When it comes to saving lives, every minute counts. In particular, the very first ones, which lifeguards and rescuers call the “golden minutes”. Fabien Farge along with David and Anthony Gavend, the three co-founders of the Helper Drone, understand this well! Originally from Landes, they know better than anyone that the sea currents can be formidable if we do not act quickly. They therefore designed a drone to assist rescue professionals at sea. And not just any drone! Designed specifically to withstand extreme weather conditions, high winds and swells, this perfectly identified flying object identifies people at risk and lays a self-inflating buoy nearby. It then sends navigation information to the rescuers to help find victims quickly. A high-quality camera also allows remote control of the condition of the people to rescue.
The EDF Pulse Awards give us recognition and exposure, which makes it one of the greatest contests of the last few years.
Tested for two summers on the beaches of Landes, the Helper Drone has already proved itself by helping save 6 lives. And this is only the beginning: the Grand Jury of the 2018 EDF Pulse Awards has decided to award this extremely useful and fully mastered solution, in the “Smart Health & Self” category. It’s a safe bet that this new ally of rescuers will soon meet its next challenge: delivering medical equipment everywhere at sea (oil platforms, for the merchant navy or cruises, etc.), but also on the mainland (in the event of road accidents, fires, hazards on an industrial site, etc.). So, the Helper Drone could become the first link in the rescue chain!
lives already saved over the past 2 summers
This Landes-based team combines its collective expertise in emergency medicine, software architecture, IoT and electronics to achieve a common goal: to treat victims more quickly using new technologies.
4 questions to Helper Drone
Where did you get the idea for this startup?
The idea comes from Fabien, co-founder of Helper Drone, who has worked as an emergency doctor on the Landes beaches for 15 years. It was while playing on the beach with a drone that he had recently been given as a present (at the time, he wasn’t aware that it was prohibited) that he had the idea of flying over the waves rather than crossing them to gain precious minutes.
Any recent good news?
Last summer, in 2017, in the context of supervision of bathers on the beaches of Biscarrosse and Lacanau, a scientific study was on the Helper Drone by La Timone Hospital and the SAMU 40, with the aim of demonstrating the benefits in terms of speed of intervention as compared to existing rescue resources. The results of the study are very positive, and we found out a few days ago that it is going to be published in one of the top three scientific journals specialising in emergency medicine.
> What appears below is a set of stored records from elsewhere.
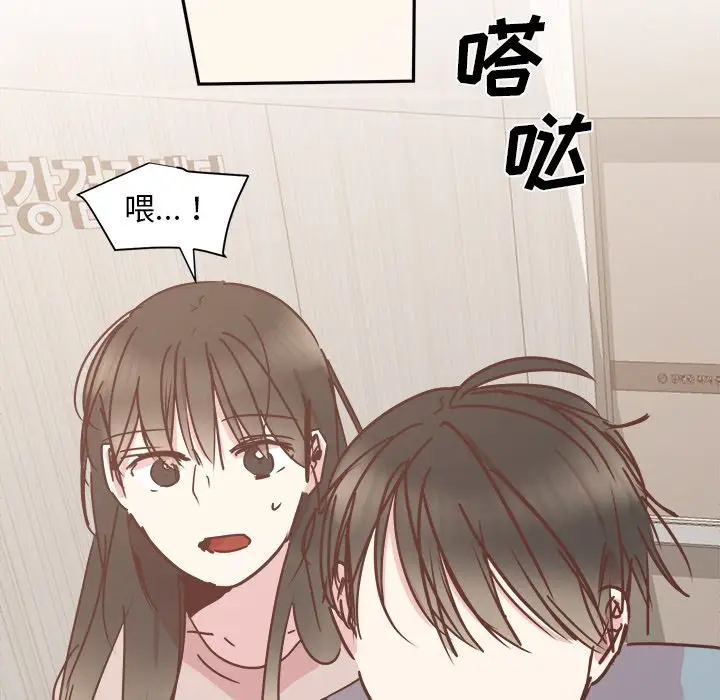 我信你个鬼[顶通]韩漫全集-第 28 话无删减无遮挡章节图片 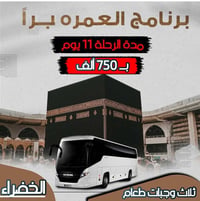 🕋 #رحلة_العمرة 🕋 براً 🚍 بــ ( 750 ألف ) #برنامج  شامل كل الخدمات باصات...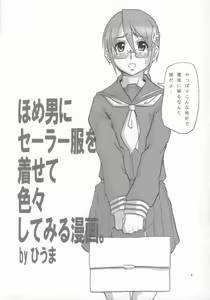 Page 3 of Otona OS Home Edition - preview thumbnail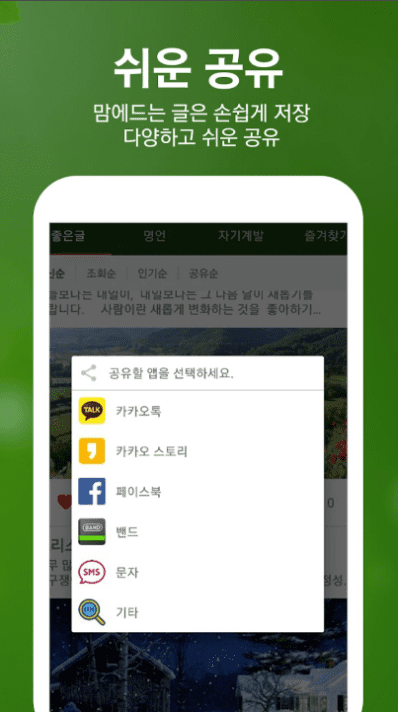etc-image-23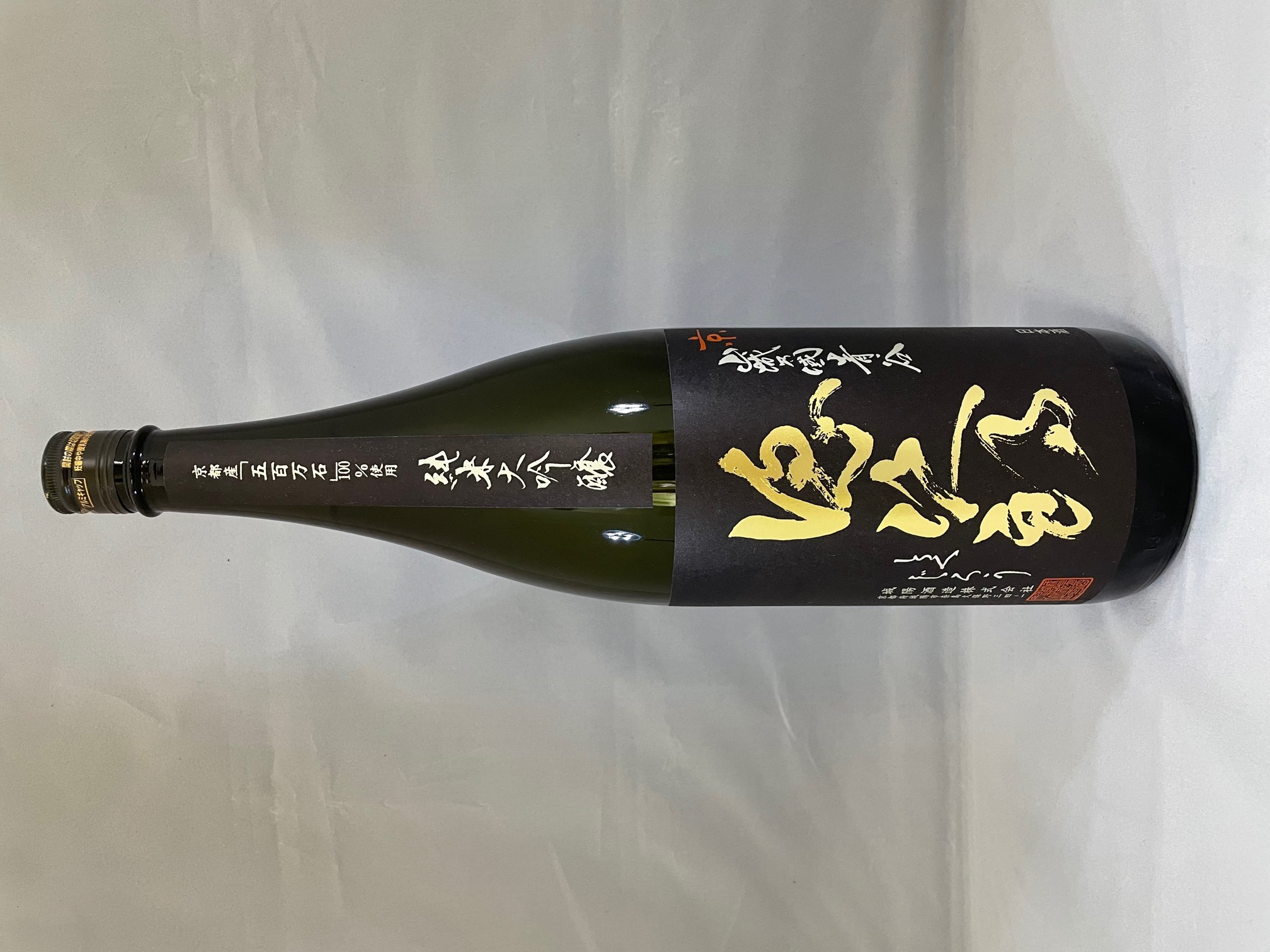 徳次郎 純米大吟醸酒 sake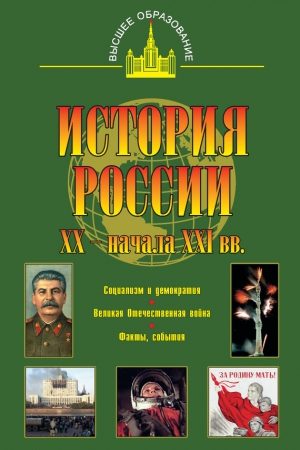 История России XX – начала XXI веков читать онлайн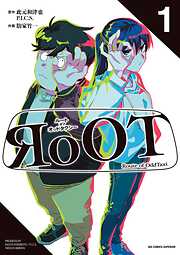 【期間限定　試し読み増量版】RoOT/ルート オブ オッドタクシー 1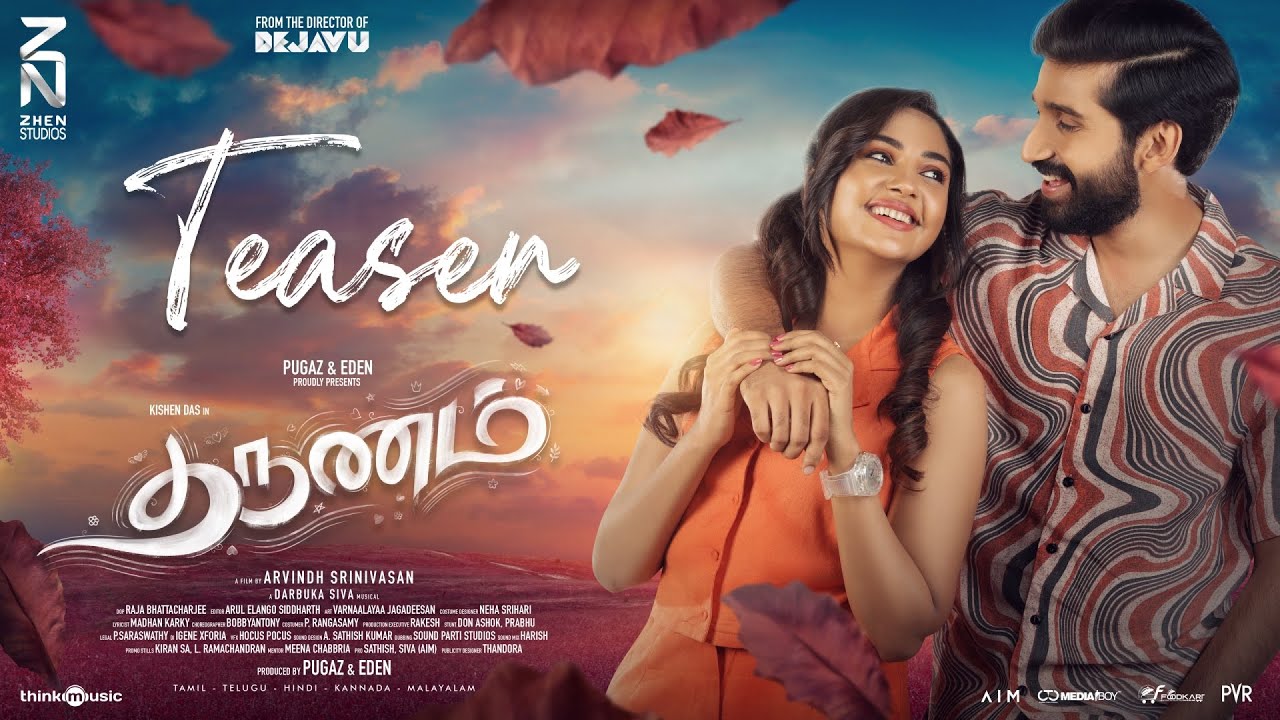 Tharunam Teaser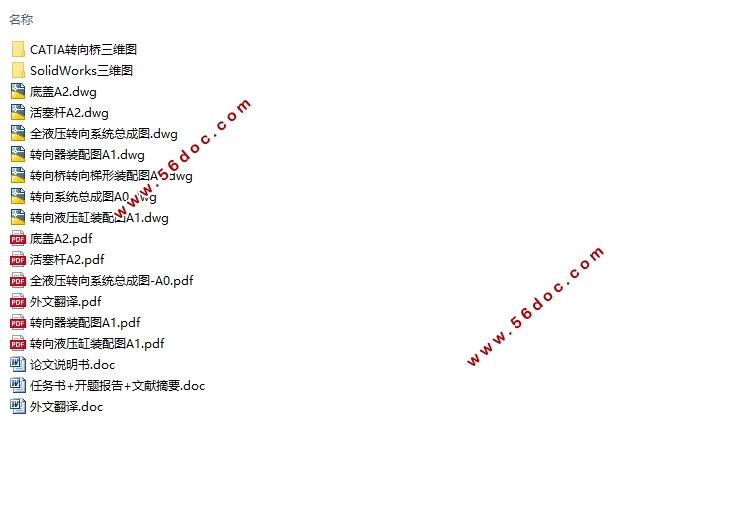 תϵͳ(CADͼ,SolidWorksάͼ,CATIAάͼ)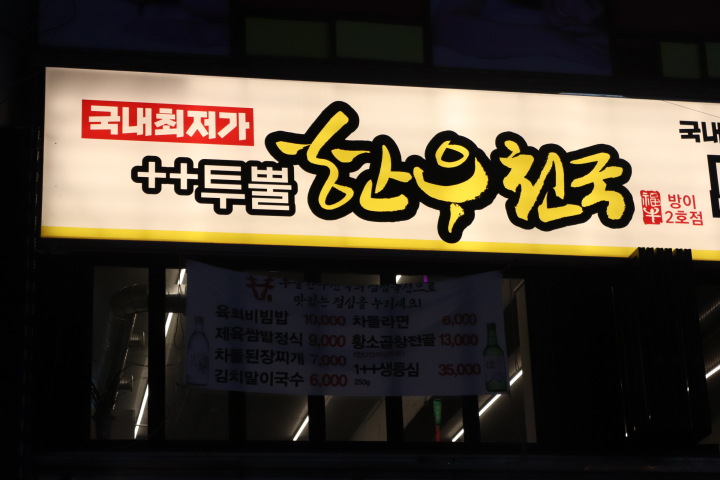 투뿔한우 이미지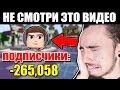 САМЫЕ ХУДШИЕ МАЙНКРАФТ ВИДЕО!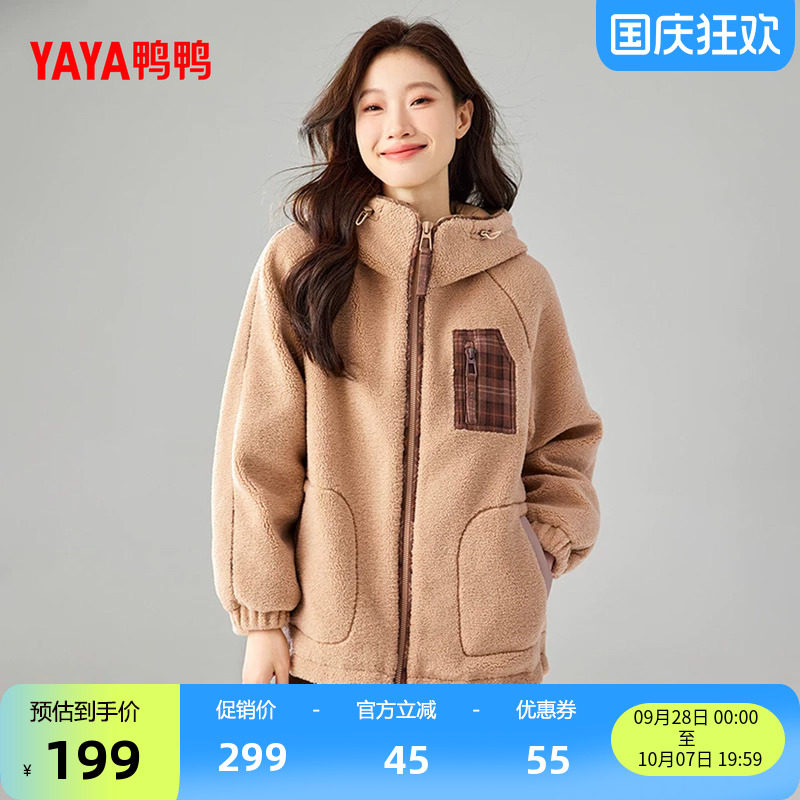 鸭鸭时尚连帽羽绒服女
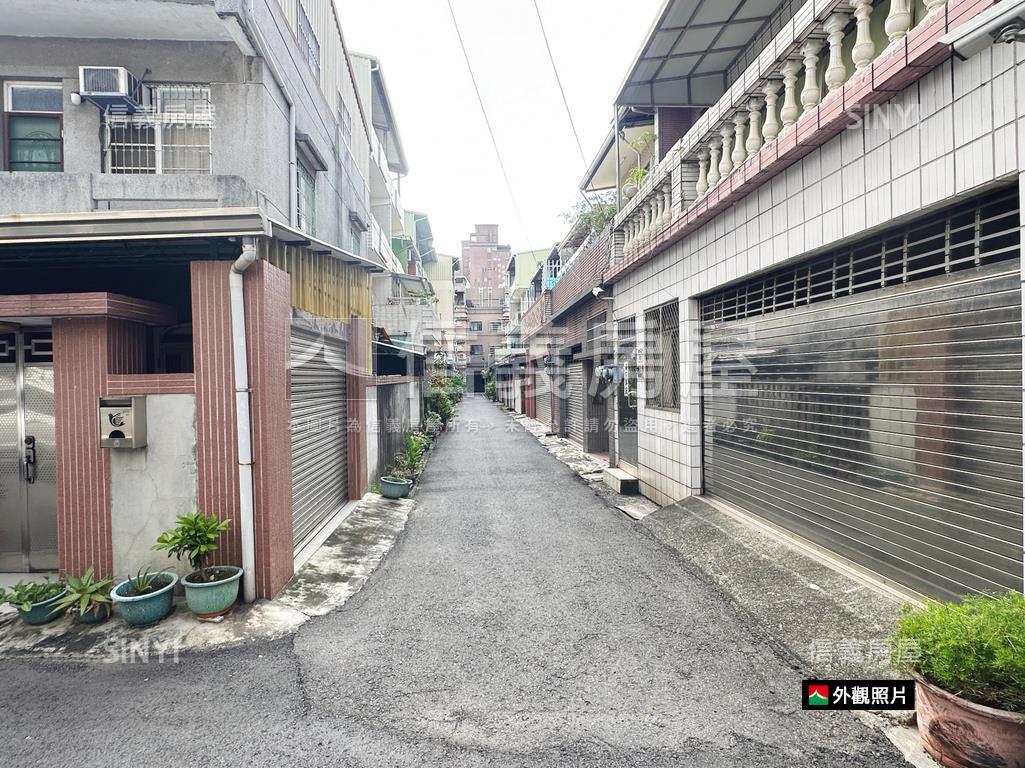 近捷運邊間活巷大地坪透天房屋室內格局與周邊環境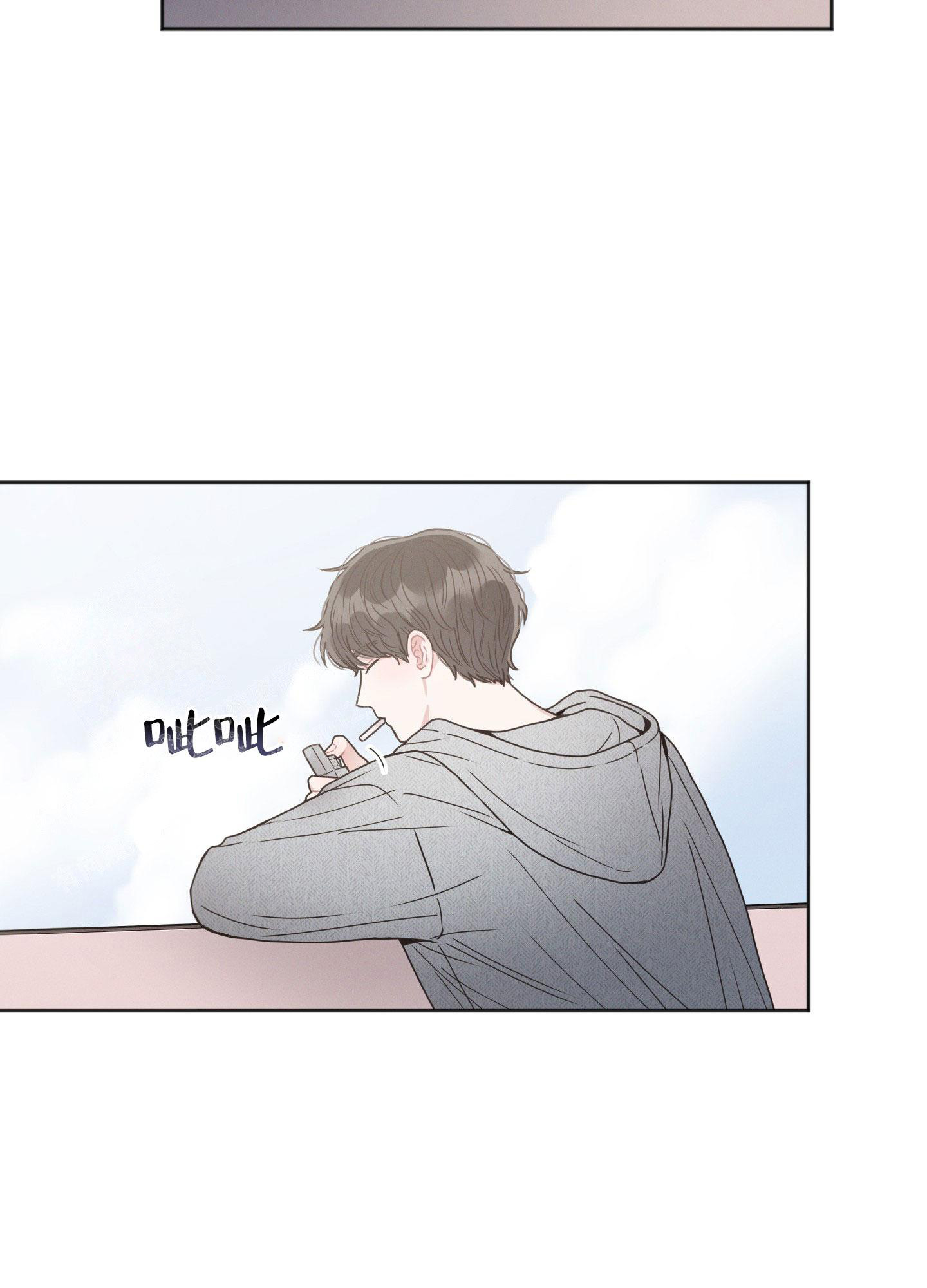 邻居的私生活漫画,第4话2图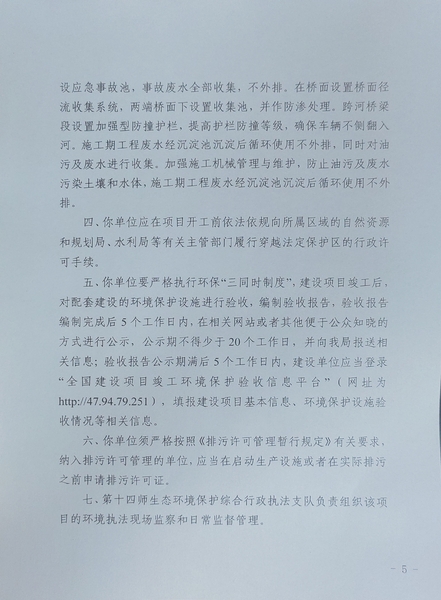 关于《第十四师皮山农场-G315线公路建设项目》做出环评影响评价文件批复决定的公示5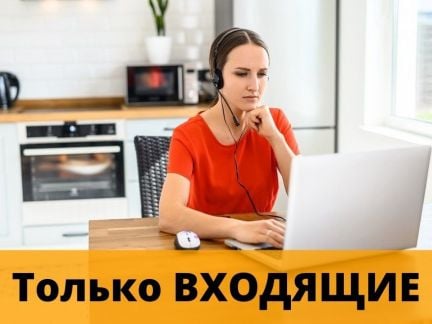 Оператор удаленно в колл-центр (на входящие)  - купить на сайте объявлений Кореновск онлайн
For us, this proves the credibility of our drone and it gives us a lot of exposure.
What is the most unexpected thing that your startup has made you do?
As Total was very interested in our solution for its offshore installations, we were the first company in the world to be authorised to fly a drone on an oil rig. Beyond the totally (no pun intended) incredible environment, it was a huge technical challenge and a week full of training that enabled us to better understand and adapt to the maritime market.
In what way does your project revolutionise your category?
Our strength is our team. Half of its members engineers and the other half doctors, this team has enabled us to offer an innovative technological solution to serve humankind and which is perfectly integrated into the rescue chain. In the space of two years, this led us to the file 5 patents, and, while there had been no technical development for 10 years in the field of inshore rescue, the rescue of 6 lives in the municipality of Biscarrosse alone.